Atsuhiro Muto, a Temple University associate professor of earth & environmental science, is part of a $1.5-million, three-year pilot research effort funded by the National Science Foundation. The goal: to determine if swarms of marine robots operating in ocean waters underneath Antarctic ice shelves could answer key questions about sea-level rise caused by climate change.
Muto, who focuses on polar geophysics and glaciology, has conducted research in Antarctica for two decades. That research, in part, has focused on the Thwaites Glacier, which is as large as Florida. Current modeling predicts that the melting glacier could raise global sea levels in the coming centuries by more than two feet—and trigger the collapse of the entire West Antarctic Ice Shelf that would raise global sea levels by about 10 feet.
One of the key questions revolves around the shape and the size of ice cavities underneath the ice shelves caused by ocean currents and rising water temperatures. These cavities are many miles away from the open ocean and more than 1,000 meters deep, making them difficult to assess. To collect data, Muto has used seismic and gravity methods. Other researchers have drilled down through the ice but, because the process is so time-consuming and labor-intensive, they have only been able to drill one or two holes per season. A handful of autonomous, remotely operated submarines have also been sent underneath the ice, but few are available and using them is expensive and risky.

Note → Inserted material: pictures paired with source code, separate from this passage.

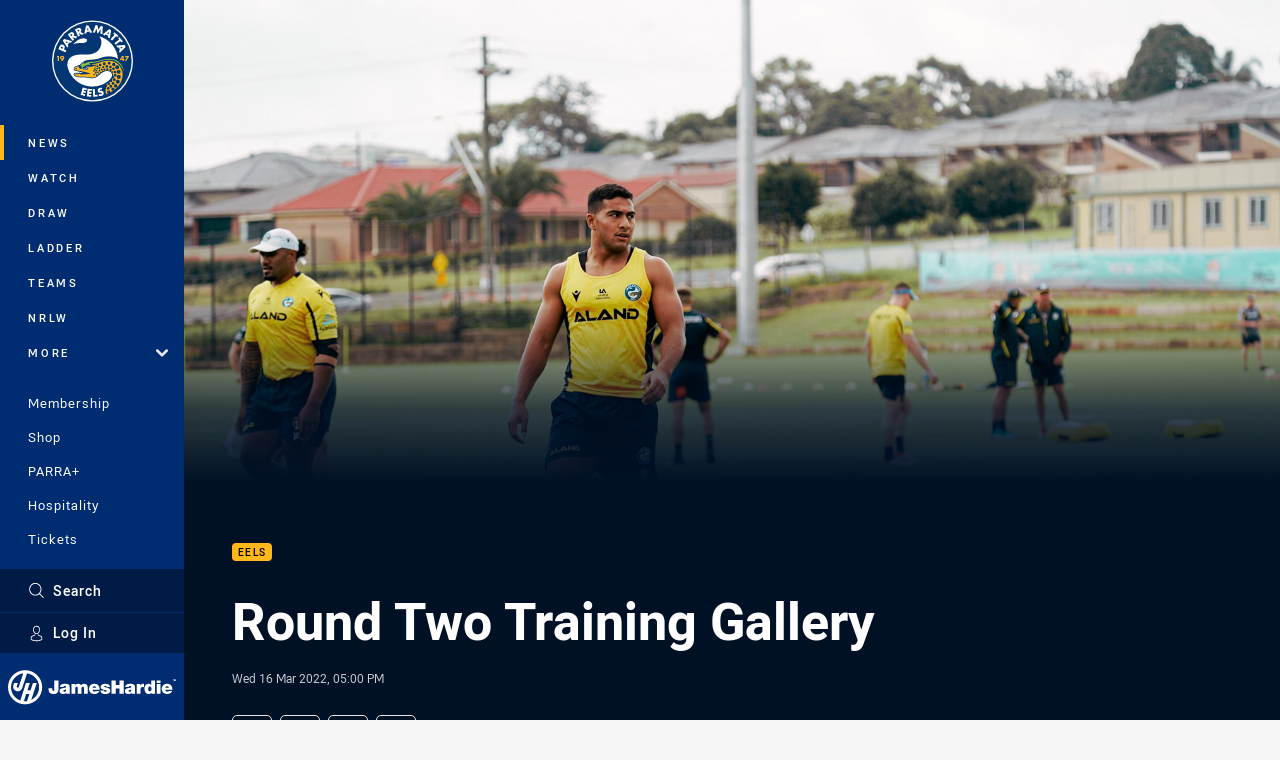

--- FILE ---
content_type: text/html; charset=utf-8
request_url: https://www.google.com/recaptcha/api2/aframe
body_size: 183
content:
<!DOCTYPE HTML><html><head><meta http-equiv="content-type" content="text/html; charset=UTF-8"></head><body><script nonce="TvMGURotzy5UNhRcR9Ul-g">/** Anti-fraud and anti-abuse applications only. See google.com/recaptcha */ try{var clients={'sodar':'https://pagead2.googlesyndication.com/pagead/sodar?'};window.addEventListener("message",function(a){try{if(a.source===window.parent){var b=JSON.parse(a.data);var c=clients[b['id']];if(c){var d=document.createElement('img');d.src=c+b['params']+'&rc='+(localStorage.getItem("rc::a")?sessionStorage.getItem("rc::b"):"");window.document.body.appendChild(d);sessionStorage.setItem("rc::e",parseInt(sessionStorage.getItem("rc::e")||0)+1);localStorage.setItem("rc::h",'1768457110972');}}}catch(b){}});window.parent.postMessage("_grecaptcha_ready", "*");}catch(b){}</script></body></html>

--- FILE ---
content_type: image/svg+xml
request_url: https://www.parraeels.com.au/siteassets/.lookups/sponsors/parra-leagues-footer-small.svg?preset=sponsor-small
body_size: 2039
content:
<svg viewBox="0 0 100 100" xmlns="http://www.w3.org/2000/svg" fill-rule="evenodd" clip-rule="evenodd" stroke-linejoin="round" stroke-miterlimit="1.414"><path d="M37.138 51.733H35.02a.165.165 0 0 1-.166-.165V40.765c0-.09.074-.164.165-.164h4.384c2.656 0 4.262 1.574 4.262 3.848v.032c0 2.576-2.003 3.913-4.5 3.913H37.47a.166.166 0 0 0-.166.166v3.008a.165.165 0 0 1-.166.165zm26.433 0h-2.118a.166.166 0 0 1-.165-.165V40.765c0-.09.074-.164.164-.164h4.925c1.415 0 2.513.397 3.245 1.129.62.62.954 1.495.954 2.544v.032c0 1.777-.949 2.901-2.339 3.434a.04.04 0 0 0-.019.059l2.555 3.734a.128.128 0 0 1-.105.2h-2.533a.165.165 0 0 1-.137-.073l-2.274-3.395a.211.211 0 0 0-.175-.094H63.9a.165.165 0 0 0-.164.164v3.233a.166.166 0 0 1-.166.165zm14.124 0h-2.118a.166.166 0 0 1-.165-.165V40.765c0-.09.074-.164.164-.164h4.925c1.416 0 2.513.397 3.244 1.129.62.62.955 1.495.955 2.544v.032c0 1.777-.949 2.901-2.339 3.434a.04.04 0 0 0-.019.059l2.555 3.734a.128.128 0 0 1-.105.2h-2.533a.165.165 0 0 1-.137-.073l-2.274-3.395a.211.211 0 0 0-.175-.094h-1.648a.165.165 0 0 0-.164.164v3.233a.166.166 0 0 1-.166.165zm12.975 0h-2.136a.166.166 0 0 1-.152-.23l4.63-10.882c.026-.06.086-.1.152-.1h2.04c.067 0 .126.04.152.1l4.63 10.882a.166.166 0 0 1-.152.23h-2.198a.166.166 0 0 1-.154-.103l-.934-2.29a.166.166 0 0 0-.153-.103H91.91a.166.166 0 0 0-.154.103l-.933 2.29a.165.165 0 0 1-.153.103zm-42.248 0h-2.135a.166.166 0 0 1-.153-.23l4.631-10.882c.026-.06.086-.1.151-.1h2.041c.066 0 .126.04.152.1l4.63 10.882a.166.166 0 0 1-.152.23h-2.199a.165.165 0 0 1-.153-.103l-.934-2.291a.164.164 0 0 0-.152-.102h-4.487a.164.164 0 0 0-.152.102l-.934 2.291a.165.165 0 0 1-.154.103zm47.116-4.889l-1.349-3.291a.04.04 0 0 0-.073 0l-1.349 3.291c-.045.11.036.23.154.23h2.463c.118 0 .198-.12.154-.23zm-42.247 0l-1.349-3.291a.04.04 0 0 0-.073 0l-1.349 3.291c-.045.11.036.23.154.23h2.463c.118 0 .198-.12.154-.23zm-14.095-4.033h-1.728a.165.165 0 0 0-.164.165v3.074c0 .09.073.165.164.165h1.776c1.225 0 1.94-.732 1.94-1.686v-.032c0-1.097-.763-1.686-1.988-1.686zm26.974 0h-2.269a.165.165 0 0 0-.164.165v2.867c0 .091.073.165.164.165h2.317c1.192 0 1.877-.636 1.877-1.575v-.031c0-1.05-.732-1.59-1.925-1.591zm14.124 0h-2.269a.165.165 0 0 0-.164.165v2.867c0 .091.074.165.164.165h2.317c1.192 0 1.877-.636 1.877-1.575v-.031c0-1.05-.732-1.59-1.925-1.591z" fill="#043573" fill-rule="nonzero"/><path d="M14.022 64.022C6.29 64.022 0 57.732 0 50s6.29-14.022 14.022-14.022S28.044 42.268 28.044 50s-6.29 14.022-14.022 14.022zm0-26.651c-6.964 0-12.63 5.665-12.63 12.629 0 6.963 5.666 12.63 12.63 12.63S26.651 56.962 26.651 50c0-6.964-5.665-12.63-12.629-12.63zm43.592 20.498v-.012c0-1.215.93-2.244 2.239-2.244.734 0 1.194.198 1.628.555.022.018.025.051.007.073l-.42.5a.05.05 0 0 1-.07.005c-.321-.266-.645-.433-1.176-.433-.8 0-1.408.7-1.408 1.532v.012c0 .893.59 1.55 1.476 1.55.399 0 .762-.123 1.027-.313a.052.052 0 0 0 .02-.042v-.736a.05.05 0 0 0-.049-.05h-1.01a.05.05 0 0 1-.05-.05v-.563a.05.05 0 0 1 .05-.05h1.748a.05.05 0 0 1 .05.05v1.749c0 .015-.007.03-.018.04a2.766 2.766 0 0 1-1.793.66c-1.358 0-2.25-.967-2.25-2.233zm8.43.317v-2.45a.05.05 0 0 1 .05-.05h.663a.05.05 0 0 1 .05.05v2.419c0 .806.415 1.234 1.098 1.234.675 0 1.09-.404 1.09-1.203v-2.45a.05.05 0 0 1 .05-.05h.663a.05.05 0 0 1 .05.05v2.413c0 1.296-.731 1.946-1.866 1.946-1.128 0-1.848-.65-1.848-1.91zm15.547 1.17l.395-.469a.05.05 0 0 1 .07-.005c.403.34.815.532 1.332.532.47 0 .769-.224.769-.546v-.013c0-.31-.174-.477-.98-.663-.924-.223-1.445-.496-1.445-1.296v-.012c0-.744.62-1.26 1.482-1.26.614 0 1.105.182 1.536.516a.052.052 0 0 1 .01.07l-.352.497a.05.05 0 0 1-.069.01c-.377-.272-.754-.416-1.137-.416-.447 0-.707.23-.707.514v.013c0 .335.198.483 1.036.682.917.223 1.388.552 1.388 1.271v.012c0 .813-.638 1.296-1.55 1.296a2.671 2.671 0 0 1-1.772-.66.052.052 0 0 1-.006-.073zm-43.742.671h-2.945a.05.05 0 0 1-.05-.05v-4.24a.05.05 0 0 1 .05-.05h.663a.05.05 0 0 1 .05.05v3.546c0 .027.023.05.05.05h2.182a.05.05 0 0 1 .05.05v.594a.05.05 0 0 1-.05.05zm39.601 0h-3.149a.05.05 0 0 1-.05-.05v-4.24a.05.05 0 0 1 .05-.05h3.118a.05.05 0 0 1 .05.05v.582a.05.05 0 0 1-.05.05h-2.355a.05.05 0 0 0-.05.05v1.029c0 .027.022.05.05.05h2.076a.05.05 0 0 1 .05.05v.582a.05.05 0 0 1-.05.05h-2.076a.05.05 0 0 0-.05.05v1.065c0 .028.022.05.05.05h2.386a.05.05 0 0 1 .05.05v.582a.05.05 0 0 1-.05.05zm-32.114 0h-3.149a.05.05 0 0 1-.05-.05v-4.24a.05.05 0 0 1 .05-.05h3.118a.05.05 0 0 1 .05.05v.582a.05.05 0 0 1-.05.05H42.95a.05.05 0 0 0-.05.05v1.029c0 .027.022.05.05.05h2.076a.05.05 0 0 1 .05.05v.582a.05.05 0 0 1-.05.05H42.95a.05.05 0 0 0-.05.05v1.065c0 .028.022.05.05.05h2.386a.05.05 0 0 1 .05.05v.582a.05.05 0 0 1-.05.05zm4.776 0h-.672a.05.05 0 0 1-.045-.07l1.865-4.271a.05.05 0 0 1 .046-.03h.642a.05.05 0 0 1 .046.03l1.866 4.271a.05.05 0 0 1-.046.07h-.696a.05.05 0 0 1-.046-.03l-.416-.988a.047.047 0 0 0-.043-.03h-1.99a.048.048 0 0 0-.043.029l-.422.99a.05.05 0 0 1-.046.03zm2.24-1.754l-.716-1.657a.022.022 0 0 0-.042 0l-.71 1.657a.022.022 0 0 0 .02.03h1.428a.022.022 0 0 0 .02-.03zM16.085 44.848c2.034 0 3.18 1.16 3.18 3.054s-1.146 3.054-3.18 3.054h-1.574a.195.195 0 0 1-.195-.195v-.893c0-.107.087-.194.195-.194h1.546c1.205 0 1.815-.595 1.815-1.772 0-1.174-.61-1.773-1.815-1.773h-3.085v8.016h2.504c.107 0 .194.088.194.195v.894a.194.194 0 0 1-.194.194h-5.67a.194.194 0 0 1-.194-.194v-.894c0-.107.087-.195.194-.195h1.822v-8.014H9.806a.194.194 0 0 1-.194-.195v-.894c0-.107.087-.194.194-.194h6.28z" fill="#fdb71a" fill-rule="nonzero"/></svg>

“So, we have been doing what we can but we still don’t have enough data about what’s actually happening,” says Muto. In response, a year ago Muto participated in a three-day NSF workshop where several dozen scientists and engineers brainstormed about innovative technologies that could potentially gather much more data. The result: the MOTHERSHIP project, which would result in an autonomous mothership submarine launching tens to hundreds of smaller, cheaper “passenger” robots to explore difficult-to-reach under-ice cavities.
“If successful,” says Muto, “it could exponentially enhance our understanding about what is occurring at this critical intersection between the ice sheet and ocean—and provide invaluable data to address global sea-level rise concerns.”
In addition to Muto, the seven-member coast-to-coast network of researchers includes: an autonomous submarine technology expert; a communications engineer developing underwater acoustic communication networks; a mechanical engineer responsible for robot fabrication; a roboticist designing the deployment and retrieval system for the small robots; a computer engineer specializing in swarm control and coordination; and an oceanographer. Besides Temple University, the other researchers are associated with Brigham Young, Oregon State, Purdue and West Virgina universities and the Woods Hole Oceanographic Institution.
During the three-year pilot project, the concept will be tested in a pool, and then in an open lake and underneath lake ice. If successful, the researchers expect that the robots could be deployed underneath Antarctic ice sheets within seven to 10 years from now. The researchers believe the technology also has the potential to detect and monitor underwater phenomena, including algal blooms and post-disaster conditions such as oil spills.